Pitino didn't mention football at all on his blog posting, but the implications of his divisional split only truly make sense for that reason. If he wanted a balanced schedule, why place so many conference stalwarts in the "West" division? Syracuse, Pittsburgh, Louisville, West Virginia, Cincinnati and Connecticut are all consistently-strong programs, and all of them are in the same division. Not that the "East" is lacking in talent, but is still notably weaker.

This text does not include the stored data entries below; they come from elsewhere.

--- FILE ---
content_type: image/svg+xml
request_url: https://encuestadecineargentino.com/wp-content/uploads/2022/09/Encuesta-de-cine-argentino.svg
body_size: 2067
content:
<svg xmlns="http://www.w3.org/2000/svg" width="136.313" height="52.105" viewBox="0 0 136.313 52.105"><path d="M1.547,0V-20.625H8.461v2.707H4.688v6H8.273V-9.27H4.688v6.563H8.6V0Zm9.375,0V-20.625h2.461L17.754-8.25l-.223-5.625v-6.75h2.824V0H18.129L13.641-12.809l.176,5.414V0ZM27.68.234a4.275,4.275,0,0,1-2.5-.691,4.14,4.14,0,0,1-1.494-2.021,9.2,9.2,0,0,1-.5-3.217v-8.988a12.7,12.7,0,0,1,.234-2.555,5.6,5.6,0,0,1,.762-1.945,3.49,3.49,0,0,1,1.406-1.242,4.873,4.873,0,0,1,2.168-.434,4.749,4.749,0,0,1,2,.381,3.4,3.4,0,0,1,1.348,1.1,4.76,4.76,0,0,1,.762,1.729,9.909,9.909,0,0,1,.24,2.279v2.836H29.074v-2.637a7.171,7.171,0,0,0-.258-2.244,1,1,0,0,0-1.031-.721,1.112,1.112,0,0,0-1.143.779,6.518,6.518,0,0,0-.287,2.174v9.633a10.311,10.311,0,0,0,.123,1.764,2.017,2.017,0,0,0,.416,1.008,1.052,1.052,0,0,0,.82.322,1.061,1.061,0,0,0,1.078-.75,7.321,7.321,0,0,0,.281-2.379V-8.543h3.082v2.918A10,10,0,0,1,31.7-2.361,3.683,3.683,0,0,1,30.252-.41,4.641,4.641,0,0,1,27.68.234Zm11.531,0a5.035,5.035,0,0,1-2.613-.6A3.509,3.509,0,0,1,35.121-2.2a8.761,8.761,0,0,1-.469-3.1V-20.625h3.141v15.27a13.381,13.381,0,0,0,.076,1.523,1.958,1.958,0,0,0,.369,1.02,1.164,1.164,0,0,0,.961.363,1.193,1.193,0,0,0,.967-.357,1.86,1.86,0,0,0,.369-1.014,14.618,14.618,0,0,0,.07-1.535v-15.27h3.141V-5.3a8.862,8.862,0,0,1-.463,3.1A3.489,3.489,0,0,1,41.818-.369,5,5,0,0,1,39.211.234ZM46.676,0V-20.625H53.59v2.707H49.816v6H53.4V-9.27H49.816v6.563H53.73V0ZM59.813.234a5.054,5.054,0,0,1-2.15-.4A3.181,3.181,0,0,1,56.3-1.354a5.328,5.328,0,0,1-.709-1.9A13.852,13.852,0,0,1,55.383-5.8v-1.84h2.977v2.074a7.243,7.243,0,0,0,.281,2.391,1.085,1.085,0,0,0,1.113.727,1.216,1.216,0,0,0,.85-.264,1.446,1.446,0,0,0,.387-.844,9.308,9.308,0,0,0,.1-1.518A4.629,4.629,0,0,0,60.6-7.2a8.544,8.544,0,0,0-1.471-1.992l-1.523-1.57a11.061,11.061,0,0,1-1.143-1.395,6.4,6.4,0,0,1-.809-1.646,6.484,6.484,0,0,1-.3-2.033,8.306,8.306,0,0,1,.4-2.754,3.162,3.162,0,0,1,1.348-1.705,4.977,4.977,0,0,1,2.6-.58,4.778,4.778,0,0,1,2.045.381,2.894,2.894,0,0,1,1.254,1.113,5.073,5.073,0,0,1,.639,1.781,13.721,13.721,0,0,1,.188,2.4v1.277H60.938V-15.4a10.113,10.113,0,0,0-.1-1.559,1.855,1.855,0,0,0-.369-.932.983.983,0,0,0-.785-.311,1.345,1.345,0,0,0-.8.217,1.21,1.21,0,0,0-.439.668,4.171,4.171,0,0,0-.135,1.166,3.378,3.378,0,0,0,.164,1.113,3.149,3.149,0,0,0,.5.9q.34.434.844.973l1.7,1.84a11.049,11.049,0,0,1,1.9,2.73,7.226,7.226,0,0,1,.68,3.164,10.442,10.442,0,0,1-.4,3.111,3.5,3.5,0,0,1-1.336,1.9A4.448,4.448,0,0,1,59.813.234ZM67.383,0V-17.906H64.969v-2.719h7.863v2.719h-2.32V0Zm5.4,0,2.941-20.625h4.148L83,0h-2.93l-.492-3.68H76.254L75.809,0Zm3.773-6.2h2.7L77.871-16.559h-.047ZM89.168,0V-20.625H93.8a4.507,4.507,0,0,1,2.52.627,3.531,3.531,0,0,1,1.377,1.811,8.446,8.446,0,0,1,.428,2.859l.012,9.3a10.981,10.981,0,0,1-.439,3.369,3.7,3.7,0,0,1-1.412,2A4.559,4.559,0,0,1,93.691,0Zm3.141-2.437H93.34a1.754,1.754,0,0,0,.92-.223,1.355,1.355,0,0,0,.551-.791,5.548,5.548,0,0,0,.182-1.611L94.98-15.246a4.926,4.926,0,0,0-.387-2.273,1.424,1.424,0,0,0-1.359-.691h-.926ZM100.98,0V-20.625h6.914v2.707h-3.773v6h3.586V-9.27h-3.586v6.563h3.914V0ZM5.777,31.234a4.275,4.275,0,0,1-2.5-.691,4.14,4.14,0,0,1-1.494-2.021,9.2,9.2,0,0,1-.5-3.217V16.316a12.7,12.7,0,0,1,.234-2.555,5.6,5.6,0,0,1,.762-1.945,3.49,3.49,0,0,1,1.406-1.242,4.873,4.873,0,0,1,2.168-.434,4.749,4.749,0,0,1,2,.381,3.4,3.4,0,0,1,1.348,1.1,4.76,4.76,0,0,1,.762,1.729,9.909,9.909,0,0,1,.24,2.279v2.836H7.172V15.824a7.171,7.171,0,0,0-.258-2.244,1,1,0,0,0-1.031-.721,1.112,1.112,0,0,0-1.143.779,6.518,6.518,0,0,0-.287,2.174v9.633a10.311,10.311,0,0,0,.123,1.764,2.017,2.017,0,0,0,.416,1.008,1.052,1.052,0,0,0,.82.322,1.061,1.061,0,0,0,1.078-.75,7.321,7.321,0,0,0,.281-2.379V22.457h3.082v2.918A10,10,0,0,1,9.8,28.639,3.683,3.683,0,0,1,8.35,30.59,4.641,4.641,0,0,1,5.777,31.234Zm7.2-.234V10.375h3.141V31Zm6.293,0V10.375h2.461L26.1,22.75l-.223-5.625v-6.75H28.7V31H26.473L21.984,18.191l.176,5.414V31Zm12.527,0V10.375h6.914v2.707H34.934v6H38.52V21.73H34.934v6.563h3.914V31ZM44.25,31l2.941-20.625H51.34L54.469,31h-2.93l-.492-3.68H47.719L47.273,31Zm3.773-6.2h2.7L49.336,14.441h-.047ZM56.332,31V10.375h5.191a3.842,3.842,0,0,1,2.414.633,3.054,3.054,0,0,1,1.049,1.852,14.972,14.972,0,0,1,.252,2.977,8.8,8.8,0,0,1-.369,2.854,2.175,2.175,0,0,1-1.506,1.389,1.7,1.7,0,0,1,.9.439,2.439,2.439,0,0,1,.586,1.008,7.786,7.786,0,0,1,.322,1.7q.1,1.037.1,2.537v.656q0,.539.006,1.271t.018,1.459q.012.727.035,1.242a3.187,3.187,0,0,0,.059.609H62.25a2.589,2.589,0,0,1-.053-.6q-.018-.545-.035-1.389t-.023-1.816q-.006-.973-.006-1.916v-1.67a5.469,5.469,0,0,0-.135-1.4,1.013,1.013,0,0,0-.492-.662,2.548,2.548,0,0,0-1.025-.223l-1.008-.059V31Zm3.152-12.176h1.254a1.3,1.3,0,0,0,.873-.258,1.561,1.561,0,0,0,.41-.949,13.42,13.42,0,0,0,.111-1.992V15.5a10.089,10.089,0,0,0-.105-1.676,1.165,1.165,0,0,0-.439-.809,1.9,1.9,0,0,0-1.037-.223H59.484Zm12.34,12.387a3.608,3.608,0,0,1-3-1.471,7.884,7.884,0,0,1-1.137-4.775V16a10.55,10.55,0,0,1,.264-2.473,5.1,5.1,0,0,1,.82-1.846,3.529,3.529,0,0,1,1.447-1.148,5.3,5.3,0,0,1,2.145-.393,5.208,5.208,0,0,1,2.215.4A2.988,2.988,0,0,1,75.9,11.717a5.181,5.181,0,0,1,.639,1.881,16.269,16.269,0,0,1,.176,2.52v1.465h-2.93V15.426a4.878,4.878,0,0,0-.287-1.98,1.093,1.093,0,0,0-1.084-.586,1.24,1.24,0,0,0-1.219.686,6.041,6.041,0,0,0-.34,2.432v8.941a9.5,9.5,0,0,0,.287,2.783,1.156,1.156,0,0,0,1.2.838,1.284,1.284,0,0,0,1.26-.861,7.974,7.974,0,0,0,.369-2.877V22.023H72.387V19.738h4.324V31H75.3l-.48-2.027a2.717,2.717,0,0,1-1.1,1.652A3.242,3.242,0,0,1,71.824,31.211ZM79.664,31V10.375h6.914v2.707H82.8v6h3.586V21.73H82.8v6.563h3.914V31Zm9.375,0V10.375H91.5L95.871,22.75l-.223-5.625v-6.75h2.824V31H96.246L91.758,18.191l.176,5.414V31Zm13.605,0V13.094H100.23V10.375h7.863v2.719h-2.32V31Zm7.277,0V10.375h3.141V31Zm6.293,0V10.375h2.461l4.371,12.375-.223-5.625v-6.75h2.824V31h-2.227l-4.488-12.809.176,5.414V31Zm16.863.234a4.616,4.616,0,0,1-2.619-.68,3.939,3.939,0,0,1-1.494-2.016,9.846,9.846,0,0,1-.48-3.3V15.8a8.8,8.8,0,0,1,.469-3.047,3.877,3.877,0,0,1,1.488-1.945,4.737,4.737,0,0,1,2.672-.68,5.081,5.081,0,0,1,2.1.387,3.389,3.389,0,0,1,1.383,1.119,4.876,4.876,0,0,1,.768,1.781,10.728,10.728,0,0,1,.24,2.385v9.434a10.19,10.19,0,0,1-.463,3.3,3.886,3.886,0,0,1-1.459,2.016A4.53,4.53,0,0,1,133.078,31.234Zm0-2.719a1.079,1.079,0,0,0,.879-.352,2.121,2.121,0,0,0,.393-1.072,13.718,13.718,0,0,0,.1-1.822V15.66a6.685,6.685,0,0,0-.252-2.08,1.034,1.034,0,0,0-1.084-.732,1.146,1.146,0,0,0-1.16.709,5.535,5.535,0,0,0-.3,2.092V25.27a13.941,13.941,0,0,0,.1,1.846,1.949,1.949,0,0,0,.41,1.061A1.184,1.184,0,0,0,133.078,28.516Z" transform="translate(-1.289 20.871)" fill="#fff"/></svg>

Without endorsing it directly, it seems that Rick Pitino is joining Jim Calhoun in predicting the demise of the Big East. His divisional alignment proposal appears to be little more than a thinly-veiled precursor to a conference break-up. Though such a move has seemed destined in the past, it is unlikely to happen while the Big East basketball product is generating big money for every member.
While there are mega-millions to be made in the oversized hoops league, its members will remain committed and motivated to try and keep the gravy train in working order.
Update (3pm): ESPN's Andy Kats has a similar article to this one out today.